Our seeming democracy

Keep seeing this misunderstanding. The Occupy movement isn’t anti-corporation or anti-capitalism. It’s anti plutocracy. An attempt to wrestle the institution of government back from just the few with the means to buy it. It all comes down to campaign finance reform, seems to me – the only remedy I can think of to get politicians to (maybe) answer to the people they represent and not to whoever will pay for their campaigns (in exchange for legislation that favors them at the expense of the rest of us). The current system leads to disastrous results for everyone… as we keep not learning.

The Occupy movement isn’t anti Wall Street or anti corporation.
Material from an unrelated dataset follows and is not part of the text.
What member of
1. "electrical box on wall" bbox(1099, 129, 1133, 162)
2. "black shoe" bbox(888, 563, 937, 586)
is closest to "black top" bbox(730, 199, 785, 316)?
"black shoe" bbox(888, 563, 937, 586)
The Occupy movement isn’t anti Wall Street or anti corporation. That’s a misconception. Corporations aren’t the problem exactly. Corporations are organized to further their own interests. It’s more or less all they can do. Capitalism works, to be sure. And people get rich. It’s fine. But our government should be organized to take a longer and broader view and further the common interests of everyone. When only corporate interests drive the government – when our politicians don’t really work for us, but for big campaign donations – when the dwindling middle class and poor are stuck with Wall Street’s gambling debt – then our democracy is broken (and so is capitalism, incidentally). Hard to see how we wrestle it back exactly, but I’m glad for the growing recognition that we’ve got work to do.